The list goes on, however the main takeaway is that REST uses these codes to report on error (and success) conditions, they will also usually provide further information in the payload response.

But why are we talking about REST?

We have covered REST (albeit at a high level) as a primer for our conversation on GraphQL - it’s one of the differences between the 2 API types that often catches out developers experienced with REST, but new to GraphQL.

Error Responses

So how does GraphQL return error responses? For the purposes of this conversation GraphQL will return error responses in an errors collection as part of the JSON payload response.

The example below shows the JSON response when there is a syntactic error with the query we submitted:

{
  "errors": [
    {
      "message": "Field 'lowestPrce' doesn't exist on type 'Advert'",
      "locations": [
        {
          "line": 8,
          "column": 4
        }
      ],
      "path": [
        "query ad",
        "node",
        "... on Advert",
        "lowestPrce"
      ],
      "extensions": {
        "code": "undefinedField",
        "typeName": "Advert",
        "fieldName": "lowestPrce"
      }
    }
  ]
}

Here you can see the message contains the nature of the issue at hand, which in this case was the misspelling of the field lowestPrice, (we submitted lowestPrce).

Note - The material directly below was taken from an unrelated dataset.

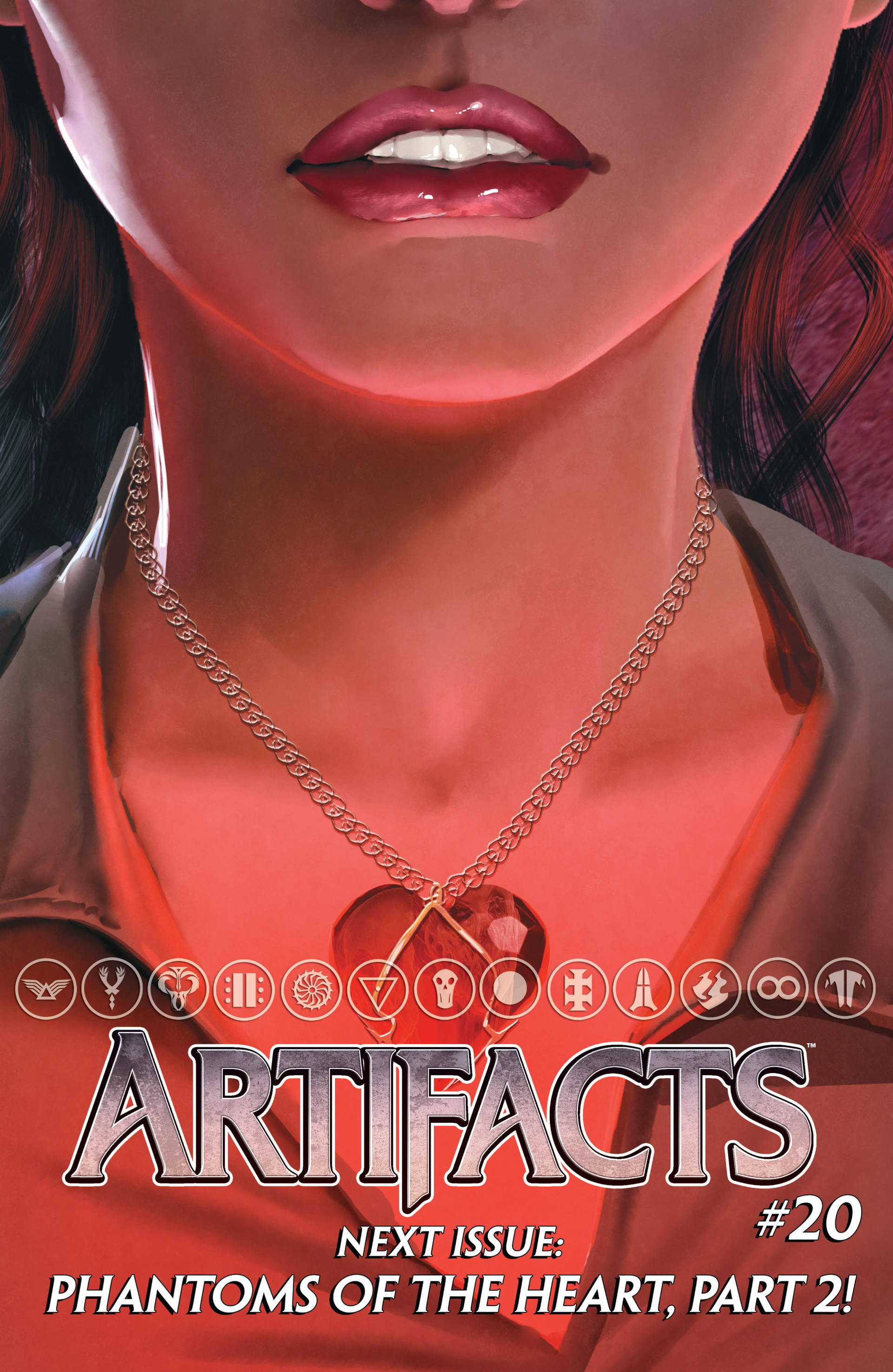 Read online Artifacts comic -  Issue #19 - 24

In another example, the mutation is well-formed, (syntactically correct), but there is some kind of issue with the processing of the request:

{
  "data": {
    "orderCreate": null
  },
  "errors": [
    {
      "message": "Validation failed: Count on hand must be greater than or equal to 0",
      "locations": [
        {
          "line": 2,
          "column": 2
        }
      ],
      "path": [
        "orderCreate"
      ],
      "extensions": {
        "variant_id": "VmFyaWFudC05OTk4NA==",
        "count_on_hand": {
          "VmFyaWFudC05OTk4NA==": 1
        }
      }
    }
  ]
}

In this particular scenario we were actually attempting to create an order where there wasn’t sufficient stock holding for the item we wanted to purchase. Again you would need to interrogate the errors collection to understand the nature of the error.

In both these cases we received a HTTP 200 OK response, the errors need to be interrogated via the payload.

The take-away point here is that you will need to handle errors in GraphQL in a potentially different way to that of REST based APIs.


11. Adopt caching strategies 🗃️

Slow moving data by its nature does not change much - do you really need to request it again?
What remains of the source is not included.